*Disclosure: I received a free Rosetta Stone for review purposes and am being compensated for my time. I am not required to give a positive review. As always, I am sharing my honest opinion with you.
My husband’s boss is French Canadian. He flies down a couple of times a month to check on his business, and it is always so much fun to chat with him because of his lovely accent. He will sometimes pause mid-sentence to try and remember the correct English word. We thought it would be a hoot to secretly learn French as a family and surprise him!
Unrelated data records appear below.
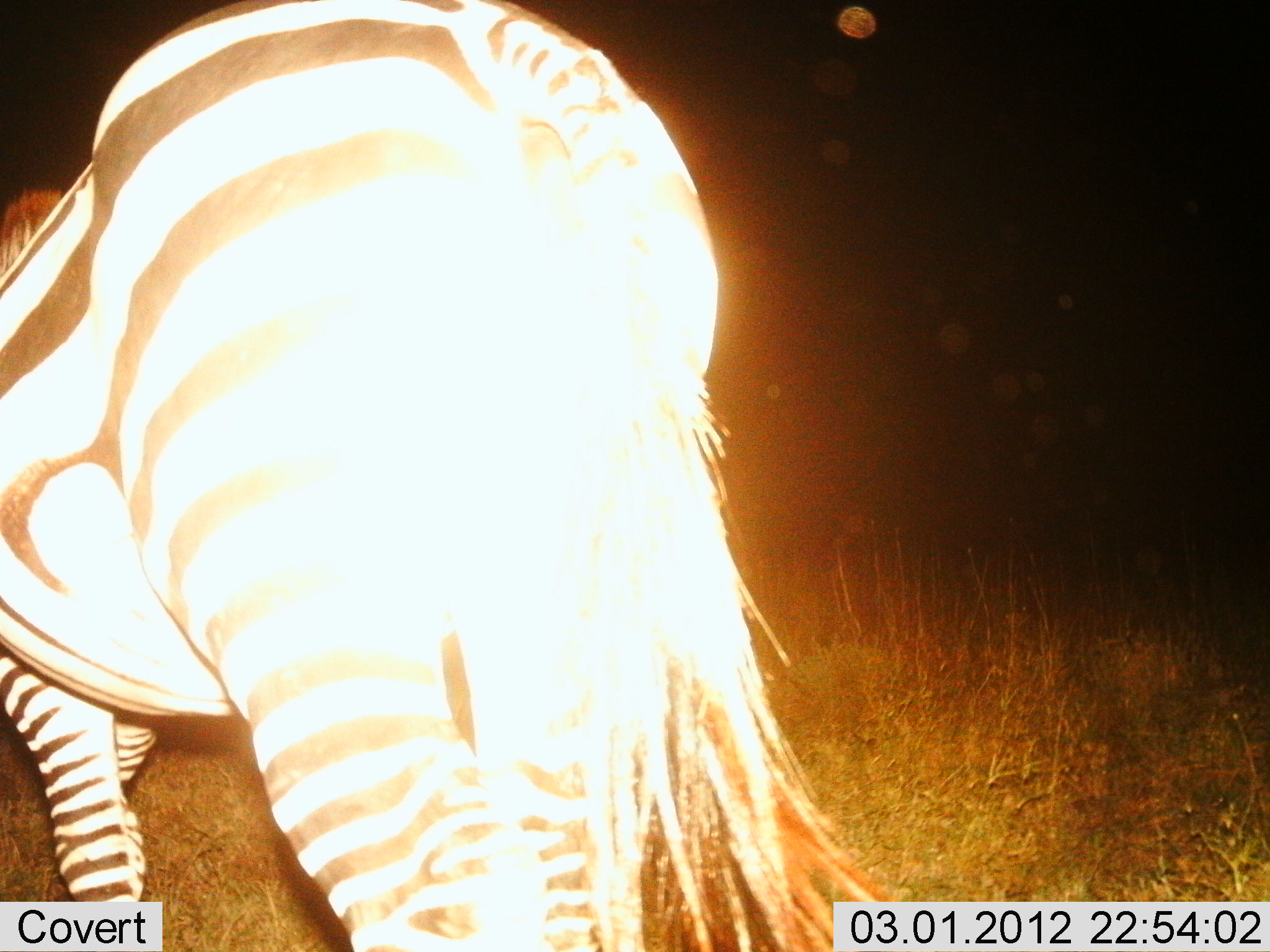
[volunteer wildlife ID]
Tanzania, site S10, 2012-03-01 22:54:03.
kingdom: Animalia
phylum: Chordata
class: Mammalia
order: Perissodactyla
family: Equidae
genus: Equus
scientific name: Equus quagga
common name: plains zebra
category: zebra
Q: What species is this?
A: Zebra (plains zebra) (Equus quagga).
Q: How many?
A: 1.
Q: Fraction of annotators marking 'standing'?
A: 69%.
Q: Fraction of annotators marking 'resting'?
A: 0%.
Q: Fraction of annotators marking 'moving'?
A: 31%.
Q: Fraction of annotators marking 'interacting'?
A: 0%.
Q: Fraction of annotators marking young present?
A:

Our original plan was to use an inexpensive program that I picked up at Costco a couple of years ago for my high schooler, as well as a free online site that she had been using. I was overjoyed when I learned that we had an opportunity to review Rosetta Stone Language for Homeschool. Now I would be able to compare the three and see if Rosetta Stone was really worth the money.
Rosetta Stone Homeschool
We received Rosetta Stone Homeschool Level 1 French to review. The homeschool version allows up to 5 users on two computers. It comes with a very handy parent’s guide that contains several different lesson plan schedules. I have the choice of assigning my kids a full year curriculum, or choosing a particular focus like reading, speaking, or listening.
The Rosetta Stone French Homeschool program includes:
- Interactive Software with Parent Administrative Tools
- USB Headset with Microphone
- Audio Companion CDs – this is going on our upcoming road trip
- Supplemental Education Materials CD – worksheets, quizzes, course contents
- User’s Guide
- Parent’s Guide
What I Like About Rosetta Stone Homeschool
Independent Learning ~ My 10, 12 and 18 yr olds volunteered to test it out. Once I set the program up and we figured out how to use it (thank you User’s Guide!), I haven’t had to help anyone with their lessons. So great! In order to maintain transparency, I’ll tell you that I never had to help my daughter with the other two programs either. The difference –> I know exactly how my kids are progressing through Rosetta Stone by looking at the Parent Administrative section. I never had a clue what my daughter was learning with the other programs, or how much time was actually spent.
Language Immersion ~ English is not spoken during these lessons. A word or phrase is given along with a picture of the object or action. You are then given more pictures and must match up the correct phrase with each picture. This really challenges my kids to think about the connections between the words and the images.
Microphone Headset ~ First of all, it is nice! This headset didn’t come from the dollar store. The voice recognition aspect of this program is the key to its success. My kids cannot move on to the next lesson unless they pronounce the words correctly. I don’t have to monitor the lessons to make sure everyone is understanding. Note: This feature could be frustrating for a child with a major speech impediment.
Supplemental Materials ~ The pdf files for corresponding worksheets and quizzes are so helpful. I had a very hard time finding printables for my daughter to use last year so I could have something for her portfolio. The course content sheets list all of the words/phrases introduced in each lesson. We will be using these as study guides.
I was kind of afraid that my younger kids might balk at adding French into their school day. Not only did that not happen, but my 10 yr old begs to do it. She even uses some of her coveted Minecraft time to do extra lessons. That right there makes Rosetta Stone Language for Homeschool worth the money!